Talk of computer programs and algorithms typically aren't the forte of artists more comfortable speaking about brushstrokes and light. Johnson sought to bridge the divide. His background afforded him credibility in both fields: a Cornell electrical engineering professor who also has a minor in art history.

Johnson got curious three years ago during a sabbatical about projects that might finally marry his two interests. He found other researchers around the world working on similar projects, then approached the Van Gogh Museum with a unique proposal.

Would they allow them access to their digitized collection, so that the scientists could experiment with ways to use technology to help art historians, conservators and connoisseurs?

"I felt like maybe I could talk to both sides," Johnson said in an interview from his office in Ithaca, New York. "Certainly, in a museum, you'd like to be on the forefront of new activity, and computer imaging would be at the forefront of what to do."

The museum agreed. Hendricks and other experts there had only recently started scanning its work and dabbling in digital techniques, which in recent years has gained in popularity across the industry.

A May 2007 workshop on computer image processing at the Amsterdam museum yielded promising results, according to Johnson, with teams from Penn State, Princeton University and Maastricht University in the Netherlands each taking different approaches.

Scientists studied 101 high-resolution scans of van Gogh paintings provided by the Van Gogh and Kroller-Muller Museums in the Netherlands, of which 23 had been identified by art historians as authentic works by van Gogh.

A release from Penn State promoting results of the work published in the July issue of IEEE Signal Processing outlined the rest of the process:

The 23 authentic van Gogh paintings were used by a computer system as a training database for van Gogh's brushstroke styles. Statistical models were created to capture the unique style, or "handwriting" that became the artist's signature in those scans.

Detailed images could be blown up in size, allowing researchers to analyze intricacies of brushstrokes.

The other 78 paintings, which were composed of works of van Gogh or van Gogh's peers, or paintings at one time attributed to him but later deemed inauthentic — were compared with the statistical models generated by the 23 authentic paintings.

Penn State information sciences professor James Wang and statistics professor Jia Li compiled the findings into an online system that can be used to help sort out discrepancies between authentic and forged paintings. They found that copies tend to have more brush strokes.
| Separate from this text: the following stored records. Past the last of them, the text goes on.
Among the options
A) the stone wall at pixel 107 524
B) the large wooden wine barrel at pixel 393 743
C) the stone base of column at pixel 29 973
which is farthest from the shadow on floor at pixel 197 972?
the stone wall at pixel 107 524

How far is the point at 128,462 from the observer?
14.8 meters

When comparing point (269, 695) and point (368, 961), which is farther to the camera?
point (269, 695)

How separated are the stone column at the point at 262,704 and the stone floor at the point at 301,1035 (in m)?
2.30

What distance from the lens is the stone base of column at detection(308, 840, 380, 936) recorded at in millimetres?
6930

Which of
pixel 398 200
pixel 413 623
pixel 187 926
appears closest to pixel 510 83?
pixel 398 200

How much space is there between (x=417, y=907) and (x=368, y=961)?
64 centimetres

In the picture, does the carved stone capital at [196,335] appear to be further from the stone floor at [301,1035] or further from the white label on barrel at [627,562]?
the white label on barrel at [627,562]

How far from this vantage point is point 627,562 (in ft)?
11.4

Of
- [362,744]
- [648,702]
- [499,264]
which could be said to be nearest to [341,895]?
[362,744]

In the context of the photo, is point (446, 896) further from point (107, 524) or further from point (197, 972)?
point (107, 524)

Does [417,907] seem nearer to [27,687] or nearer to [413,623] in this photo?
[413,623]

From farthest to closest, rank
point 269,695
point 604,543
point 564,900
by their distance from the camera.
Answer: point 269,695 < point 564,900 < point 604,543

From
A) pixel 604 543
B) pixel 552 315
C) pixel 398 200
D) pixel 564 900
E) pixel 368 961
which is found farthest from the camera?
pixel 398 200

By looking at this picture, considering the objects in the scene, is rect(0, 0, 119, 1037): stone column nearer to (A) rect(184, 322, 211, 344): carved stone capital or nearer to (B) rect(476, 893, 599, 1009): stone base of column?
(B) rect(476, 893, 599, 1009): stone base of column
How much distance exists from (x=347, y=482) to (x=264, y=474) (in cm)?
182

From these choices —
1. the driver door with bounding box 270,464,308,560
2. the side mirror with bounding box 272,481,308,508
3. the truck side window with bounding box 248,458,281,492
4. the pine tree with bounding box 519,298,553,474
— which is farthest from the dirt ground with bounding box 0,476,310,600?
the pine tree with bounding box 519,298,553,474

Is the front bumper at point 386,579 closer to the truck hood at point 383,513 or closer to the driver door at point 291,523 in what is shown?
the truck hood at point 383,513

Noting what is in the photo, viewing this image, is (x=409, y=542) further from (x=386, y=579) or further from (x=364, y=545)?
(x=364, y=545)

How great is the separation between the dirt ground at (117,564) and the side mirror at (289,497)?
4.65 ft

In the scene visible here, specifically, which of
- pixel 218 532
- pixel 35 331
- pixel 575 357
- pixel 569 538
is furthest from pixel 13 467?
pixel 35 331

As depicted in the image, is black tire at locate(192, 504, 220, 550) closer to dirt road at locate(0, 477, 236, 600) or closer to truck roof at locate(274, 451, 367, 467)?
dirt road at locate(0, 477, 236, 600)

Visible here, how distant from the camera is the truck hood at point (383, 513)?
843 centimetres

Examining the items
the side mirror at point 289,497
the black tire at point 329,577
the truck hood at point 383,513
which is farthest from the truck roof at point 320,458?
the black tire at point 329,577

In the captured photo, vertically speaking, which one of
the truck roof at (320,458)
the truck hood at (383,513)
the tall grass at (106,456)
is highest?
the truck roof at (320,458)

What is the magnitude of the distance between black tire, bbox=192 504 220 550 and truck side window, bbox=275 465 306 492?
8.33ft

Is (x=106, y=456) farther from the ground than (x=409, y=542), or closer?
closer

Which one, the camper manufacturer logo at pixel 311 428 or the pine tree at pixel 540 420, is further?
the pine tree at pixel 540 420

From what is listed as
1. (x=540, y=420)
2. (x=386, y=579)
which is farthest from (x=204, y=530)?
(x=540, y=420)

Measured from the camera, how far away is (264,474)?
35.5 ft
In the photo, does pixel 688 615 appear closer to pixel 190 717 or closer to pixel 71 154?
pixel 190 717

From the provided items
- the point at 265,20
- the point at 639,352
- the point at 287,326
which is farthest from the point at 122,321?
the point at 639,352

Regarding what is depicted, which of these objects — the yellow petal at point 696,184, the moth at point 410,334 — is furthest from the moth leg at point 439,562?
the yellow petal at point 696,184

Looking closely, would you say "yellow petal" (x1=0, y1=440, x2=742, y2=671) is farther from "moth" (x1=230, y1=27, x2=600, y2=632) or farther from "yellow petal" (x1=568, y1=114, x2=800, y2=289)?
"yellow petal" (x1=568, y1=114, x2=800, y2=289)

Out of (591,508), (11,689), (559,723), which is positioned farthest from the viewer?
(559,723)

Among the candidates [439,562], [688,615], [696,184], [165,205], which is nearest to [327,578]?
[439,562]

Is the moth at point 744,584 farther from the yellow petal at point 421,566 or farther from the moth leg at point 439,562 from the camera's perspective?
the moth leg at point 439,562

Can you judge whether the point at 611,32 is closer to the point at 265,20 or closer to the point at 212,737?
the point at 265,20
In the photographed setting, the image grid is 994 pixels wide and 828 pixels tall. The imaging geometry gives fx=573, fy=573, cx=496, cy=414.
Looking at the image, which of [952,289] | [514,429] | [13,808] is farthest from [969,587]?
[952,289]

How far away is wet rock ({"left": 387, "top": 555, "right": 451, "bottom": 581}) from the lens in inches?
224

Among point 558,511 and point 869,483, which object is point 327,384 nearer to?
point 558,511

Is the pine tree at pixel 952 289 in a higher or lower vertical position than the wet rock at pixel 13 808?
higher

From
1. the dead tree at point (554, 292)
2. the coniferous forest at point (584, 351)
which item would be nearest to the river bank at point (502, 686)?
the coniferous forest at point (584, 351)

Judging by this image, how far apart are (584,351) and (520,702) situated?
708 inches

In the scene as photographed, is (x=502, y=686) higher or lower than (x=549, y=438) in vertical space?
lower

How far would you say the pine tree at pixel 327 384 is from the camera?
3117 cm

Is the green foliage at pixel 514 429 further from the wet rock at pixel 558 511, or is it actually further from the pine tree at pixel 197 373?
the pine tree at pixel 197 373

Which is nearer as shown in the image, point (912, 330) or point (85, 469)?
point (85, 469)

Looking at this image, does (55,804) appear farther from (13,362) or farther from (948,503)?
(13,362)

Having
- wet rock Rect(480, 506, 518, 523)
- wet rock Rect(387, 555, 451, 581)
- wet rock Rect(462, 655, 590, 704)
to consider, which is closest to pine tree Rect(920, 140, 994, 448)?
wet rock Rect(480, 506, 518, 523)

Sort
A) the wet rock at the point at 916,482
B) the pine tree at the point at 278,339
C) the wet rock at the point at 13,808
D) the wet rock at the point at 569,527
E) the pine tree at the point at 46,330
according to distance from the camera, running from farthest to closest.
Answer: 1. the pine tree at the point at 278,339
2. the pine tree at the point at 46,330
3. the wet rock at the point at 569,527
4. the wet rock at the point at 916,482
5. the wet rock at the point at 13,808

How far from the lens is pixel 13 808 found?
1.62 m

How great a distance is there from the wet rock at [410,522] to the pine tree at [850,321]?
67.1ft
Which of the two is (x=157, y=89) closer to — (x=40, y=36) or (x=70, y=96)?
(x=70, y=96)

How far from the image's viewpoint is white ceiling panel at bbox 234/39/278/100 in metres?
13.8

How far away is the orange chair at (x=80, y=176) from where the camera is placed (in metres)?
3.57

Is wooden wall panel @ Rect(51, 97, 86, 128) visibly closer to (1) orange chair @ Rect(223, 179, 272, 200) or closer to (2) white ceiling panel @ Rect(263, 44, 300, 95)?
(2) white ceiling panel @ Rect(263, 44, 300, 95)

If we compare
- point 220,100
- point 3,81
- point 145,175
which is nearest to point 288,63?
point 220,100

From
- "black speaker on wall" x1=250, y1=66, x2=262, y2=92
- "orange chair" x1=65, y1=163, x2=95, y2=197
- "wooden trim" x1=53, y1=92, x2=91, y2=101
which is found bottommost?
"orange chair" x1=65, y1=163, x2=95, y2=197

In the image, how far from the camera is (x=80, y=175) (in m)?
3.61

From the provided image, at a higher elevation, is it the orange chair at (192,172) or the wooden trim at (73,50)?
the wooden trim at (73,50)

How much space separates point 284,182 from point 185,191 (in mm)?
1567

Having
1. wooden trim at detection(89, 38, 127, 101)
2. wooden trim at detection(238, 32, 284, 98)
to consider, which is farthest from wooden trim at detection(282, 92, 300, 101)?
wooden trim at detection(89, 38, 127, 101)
"Now I come along as a copyist. I can't do (the original) in one motion because I'm not (van Gogh)," Johnson said. "So I strike the brush multiple times to mimic the art."

It's a painstaking process that could go unnoticed to the naked eye.

But Johnson sees the project as an added tool — rather than a replacement — for art experts.

"I guess the easiest way to think about it is you're a detective at a murder scene. You got to collect a lot of evidence but you don't really know which piece of evidence is the one that cracks it open for you," Johnson said. "That's the job, so to speak, of the conservators of the museum."

"They try to add a whole bunch of other evidence and try to make a decision about authentication."

Many experts in the field already view the technology as more than just a tool for detecting forgeries. A second round of analysis involving more researchers is under way looking at techniques such as analyzing the thread count on a painting's canvas.

Dave Coddington, chief conservator for The Museum of Modern Art in New York, hopes digital imaging analysis helps with conservation efforts and gives students a better understanding of a painter's style.

"We're trying to understand the kind of creative process that the artist engaged in," Coddington said. "We're in the early days of what I'm expecting to be an important area for researchers."